There's a blinding flash of the obvious. (But it needed to be proven by evidence.)

On another note:
QuoteThe Higher Education Research Institute at U.C.L.A., which regularly surveys students, found last year that three times as many American college freshmen identified as liberal or far left as said they were conservative or far right. Among college faculty, the ratio is even more pronounced, and it has been growing more unbalanced over time, shifting from a 2-to-1 left-right ratio in the mid-1990s to a roughly 5-to-1 ratio in the early 2010s. Then there are the administrators. A separate poll from 2018 found that among student-facing university administrators, 12 times as many defined themselves as liberal as defined themselves as conservative.

No big surprise, but again it's worth having hard data. Among other things, that last fact about "student-facing university administrators" is potentially going to having an effect on all kinds of students from conservative religious backgrounds. As many immigrants come from more conservative religious backgrounds, this will affect them disproportionately.

QuoteThis leftward shift on American campuses corresponded with a realignment in the American electorate.

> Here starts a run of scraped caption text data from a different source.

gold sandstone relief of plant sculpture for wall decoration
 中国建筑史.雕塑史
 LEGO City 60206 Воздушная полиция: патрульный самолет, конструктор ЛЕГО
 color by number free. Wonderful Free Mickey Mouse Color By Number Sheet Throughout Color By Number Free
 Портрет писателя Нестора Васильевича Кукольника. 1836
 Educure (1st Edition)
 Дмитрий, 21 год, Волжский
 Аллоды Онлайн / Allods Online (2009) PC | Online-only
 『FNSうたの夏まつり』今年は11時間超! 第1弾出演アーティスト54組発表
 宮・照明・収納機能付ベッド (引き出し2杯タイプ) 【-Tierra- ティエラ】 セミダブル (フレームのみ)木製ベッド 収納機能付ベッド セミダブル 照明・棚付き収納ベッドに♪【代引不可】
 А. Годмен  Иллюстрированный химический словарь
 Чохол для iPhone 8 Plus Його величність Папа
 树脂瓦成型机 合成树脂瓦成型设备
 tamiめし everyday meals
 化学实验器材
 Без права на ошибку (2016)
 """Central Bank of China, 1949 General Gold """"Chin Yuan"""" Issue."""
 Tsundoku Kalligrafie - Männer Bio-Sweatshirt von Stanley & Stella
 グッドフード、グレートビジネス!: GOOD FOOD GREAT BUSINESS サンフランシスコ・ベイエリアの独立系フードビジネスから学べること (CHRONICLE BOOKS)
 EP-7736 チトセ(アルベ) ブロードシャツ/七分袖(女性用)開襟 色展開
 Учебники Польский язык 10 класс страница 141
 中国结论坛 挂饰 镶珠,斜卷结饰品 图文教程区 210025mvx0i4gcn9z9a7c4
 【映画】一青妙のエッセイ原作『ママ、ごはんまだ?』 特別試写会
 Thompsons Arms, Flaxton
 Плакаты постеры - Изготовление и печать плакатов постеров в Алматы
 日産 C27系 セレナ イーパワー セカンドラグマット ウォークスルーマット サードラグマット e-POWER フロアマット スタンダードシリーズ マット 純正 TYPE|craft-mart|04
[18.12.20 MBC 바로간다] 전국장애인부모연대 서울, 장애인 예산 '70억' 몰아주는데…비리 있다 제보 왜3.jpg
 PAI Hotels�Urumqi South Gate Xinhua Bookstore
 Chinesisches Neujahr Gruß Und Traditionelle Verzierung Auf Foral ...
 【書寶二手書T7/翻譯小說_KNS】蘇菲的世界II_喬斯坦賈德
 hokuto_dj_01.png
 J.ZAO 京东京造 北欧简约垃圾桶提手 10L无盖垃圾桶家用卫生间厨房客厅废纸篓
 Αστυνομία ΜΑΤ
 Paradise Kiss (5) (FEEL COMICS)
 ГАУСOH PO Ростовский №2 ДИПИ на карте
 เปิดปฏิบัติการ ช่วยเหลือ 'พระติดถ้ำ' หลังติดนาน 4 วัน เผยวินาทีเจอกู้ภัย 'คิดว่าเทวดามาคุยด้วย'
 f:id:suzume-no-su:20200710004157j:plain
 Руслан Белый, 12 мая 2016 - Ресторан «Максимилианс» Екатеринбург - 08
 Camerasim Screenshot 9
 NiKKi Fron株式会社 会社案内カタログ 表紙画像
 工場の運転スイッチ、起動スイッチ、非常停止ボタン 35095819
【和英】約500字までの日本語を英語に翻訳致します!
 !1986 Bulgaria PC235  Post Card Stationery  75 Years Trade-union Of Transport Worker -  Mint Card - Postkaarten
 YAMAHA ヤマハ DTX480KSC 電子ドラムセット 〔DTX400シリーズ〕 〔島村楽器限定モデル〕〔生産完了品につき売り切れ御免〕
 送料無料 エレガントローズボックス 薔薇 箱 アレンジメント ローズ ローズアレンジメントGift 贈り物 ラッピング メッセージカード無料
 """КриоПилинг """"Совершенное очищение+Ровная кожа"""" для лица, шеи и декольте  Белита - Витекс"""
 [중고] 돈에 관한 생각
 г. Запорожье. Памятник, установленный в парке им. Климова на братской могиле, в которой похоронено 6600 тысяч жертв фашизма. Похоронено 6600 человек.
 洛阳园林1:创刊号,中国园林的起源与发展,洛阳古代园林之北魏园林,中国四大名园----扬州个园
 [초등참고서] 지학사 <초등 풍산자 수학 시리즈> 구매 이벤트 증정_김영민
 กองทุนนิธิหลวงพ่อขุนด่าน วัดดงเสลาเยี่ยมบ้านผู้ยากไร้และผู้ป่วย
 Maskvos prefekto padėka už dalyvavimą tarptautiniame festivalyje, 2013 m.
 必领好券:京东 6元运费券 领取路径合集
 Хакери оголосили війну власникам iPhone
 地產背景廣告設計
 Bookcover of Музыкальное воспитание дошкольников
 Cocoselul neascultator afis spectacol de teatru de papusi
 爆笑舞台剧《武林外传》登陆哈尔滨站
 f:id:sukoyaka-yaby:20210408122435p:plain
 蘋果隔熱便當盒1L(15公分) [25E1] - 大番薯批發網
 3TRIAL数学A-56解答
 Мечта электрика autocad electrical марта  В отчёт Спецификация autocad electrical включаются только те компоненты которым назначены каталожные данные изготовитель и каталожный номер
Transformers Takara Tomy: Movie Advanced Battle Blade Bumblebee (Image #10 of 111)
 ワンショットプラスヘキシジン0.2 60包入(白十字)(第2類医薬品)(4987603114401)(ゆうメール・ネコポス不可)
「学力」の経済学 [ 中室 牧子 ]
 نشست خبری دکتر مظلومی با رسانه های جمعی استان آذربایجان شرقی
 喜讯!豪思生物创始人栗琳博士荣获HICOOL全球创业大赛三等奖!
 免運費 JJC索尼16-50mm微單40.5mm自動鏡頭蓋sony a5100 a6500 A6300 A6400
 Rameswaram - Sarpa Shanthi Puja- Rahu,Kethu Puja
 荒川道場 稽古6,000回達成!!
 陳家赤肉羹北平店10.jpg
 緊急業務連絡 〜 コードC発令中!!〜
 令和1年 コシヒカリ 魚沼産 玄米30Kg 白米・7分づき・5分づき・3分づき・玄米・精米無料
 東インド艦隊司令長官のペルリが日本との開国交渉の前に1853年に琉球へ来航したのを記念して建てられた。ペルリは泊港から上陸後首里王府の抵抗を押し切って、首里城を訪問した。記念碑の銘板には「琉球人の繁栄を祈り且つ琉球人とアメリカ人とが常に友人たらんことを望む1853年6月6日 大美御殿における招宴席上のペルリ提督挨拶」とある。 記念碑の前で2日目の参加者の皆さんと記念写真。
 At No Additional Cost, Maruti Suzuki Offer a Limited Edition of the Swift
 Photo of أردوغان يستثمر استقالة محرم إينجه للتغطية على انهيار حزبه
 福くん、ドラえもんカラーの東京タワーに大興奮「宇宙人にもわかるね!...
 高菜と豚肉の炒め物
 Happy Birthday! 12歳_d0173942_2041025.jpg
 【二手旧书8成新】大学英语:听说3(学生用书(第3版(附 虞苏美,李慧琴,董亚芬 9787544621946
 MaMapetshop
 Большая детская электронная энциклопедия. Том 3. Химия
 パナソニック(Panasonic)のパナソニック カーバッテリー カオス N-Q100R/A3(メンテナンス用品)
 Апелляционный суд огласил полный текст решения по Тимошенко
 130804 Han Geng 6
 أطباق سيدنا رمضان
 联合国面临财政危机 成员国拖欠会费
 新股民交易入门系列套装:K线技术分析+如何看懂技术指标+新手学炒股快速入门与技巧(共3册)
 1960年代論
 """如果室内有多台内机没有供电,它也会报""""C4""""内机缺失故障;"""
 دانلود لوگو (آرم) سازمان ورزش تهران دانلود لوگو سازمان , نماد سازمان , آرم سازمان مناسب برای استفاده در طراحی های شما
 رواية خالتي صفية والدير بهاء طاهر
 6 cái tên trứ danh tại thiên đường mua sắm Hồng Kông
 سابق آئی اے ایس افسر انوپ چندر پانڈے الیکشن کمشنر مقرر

In 2012, a majority of voters with a bachelor's degree (and no further credential) chose Mitt Romney for president over Barack Obama; in fact, B.A. holders were the only educational cohort Romney won. Obama made up for his losses among college grads by winning a majority of voters with only a high school diploma. Four years later, the education skew flipped: Donald Trump beat Hillary Clinton among noncollege graduates, but he won only 36 percent of voters with college or graduate degrees.

Frederick Hess, an education-policy analyst at the conservative American Enterprise Institute, says that this political realignment has contributed to the growing public-opinion divide on higher ed. As the Democrats have become the party of the college-educated, and as higher education has become dominated by left-leaning staff and students, Hess says, Republicans have grown more skeptical that colleges are environments where either their ideas or their children are welcome.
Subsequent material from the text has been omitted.